# [What to do]
1 – According to the vegetable gardening guide below, how thick should the compost mulch layer be once planting is done?
2 – List every member of the Brassica family named in the vegetable gardening guide below.

# [Document extract]
--------------------------------------------------

About Our Veggies
You Can Never Have Enough Vegetables
Broccoli, Cauliflower, Cabbage, & much more!
Here are some useful basics to keep in mind.
All of your Fall/Winter veggies want as much sun as possible!
To start: mix in a quality compost into your existing soil every season. Our Paydirt and Bumper Crop are ideal. You will also want to use some compost to add a 2 to 4 inch mulch layer on your soil surface once your planting is done to conserve moisture and inhibit weed competition. A good starter fertilizer like our EB Stone Organic Sure Start is beneficial for all new plantings as it's high phosphorous content aids in root growth. A quality organic vegetable fertilizer should also be used as the season continues for maximum production.
Broccoli & Cauliflower
There are many varieties of Broccoli & Cauliflower including but not limited to: Green Magic, Purple Sprouting, Romanesco, Snowball, Graffiti, & Cheddar
Brassica family includes broccolis, cabbages, cauliflowers, mustards, & pak choy. The whole family requires full sun & rich, moist soil. Spacing depends on variety but a good general rule is 1-2 feet apart, giving the plants enough space and aeration is key to successful growth and lessens the possibility of mildew and disease.
Beets & Carrots
Like most root vegetables, beets and carrots love to be planted in deep, loose, well draining soils. These root vegetables thrive in cool seasons and can tolerate frost and even mature in cool weather.
These crops can tolerate partial shade but do best in full sun (6-8 hours of sun)
Let's Talk About Squash
Summer Squash- Popular varieties range from white to dark green and yellow, striped, solid, round, long, and disc shaped. There are different uses for different kinds of summer squash and it's best to plant several types if you love cooking and want variety in your dishes. Squash grows fast and it's best to harvest early and often for best taste and texture.
Variety types include Patty Pans, Zucchini, Yellow Crooknecks and Straightnecks.
Winter Squash -
This category includes Pumpkins, Butternut, Spaghetti
and Acorn Squash.
Winter squash stays on the vine for longer than summer squash and takes up a good amount of space. Plant in an area where they can sprawl.
A good way to tell if your winter squash is ripe is to give it a little thump to hear if it sounds hollow. If so, it is time to harvest.
Some Words on Pumpkins
You can't have a fall harvest without pumpkins and having your own pumpkin patch brings a smile to everyone's face, not just your kiddos! Think beyond the backyard. Planting a pumpkin patch in your front yard along with corn and sunflowers makes a beautiful eye catching display for everyone strolling by to enjoy all summer and at Halloween time!
- Plant early in the season but after frost when the soil is warm. May is ideal.
- Pumpkins have a long growing season and need lots of full sun.
- If possible grow on mounds for downward growth.
- Pumpkins are heavy feeders, so fertilizer is a must.
- Make sure soil drains enough to avoid rot from over-watering.

--------------------------------------------------

# [Dataset section]

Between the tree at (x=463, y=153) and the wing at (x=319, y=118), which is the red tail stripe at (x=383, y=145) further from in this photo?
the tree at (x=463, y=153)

--------------------------------------------------

# [Answers for each item]
1 – 2 to 4 inches

2 – Broccolis, cabbages, cauliflowers, mustards, pak choy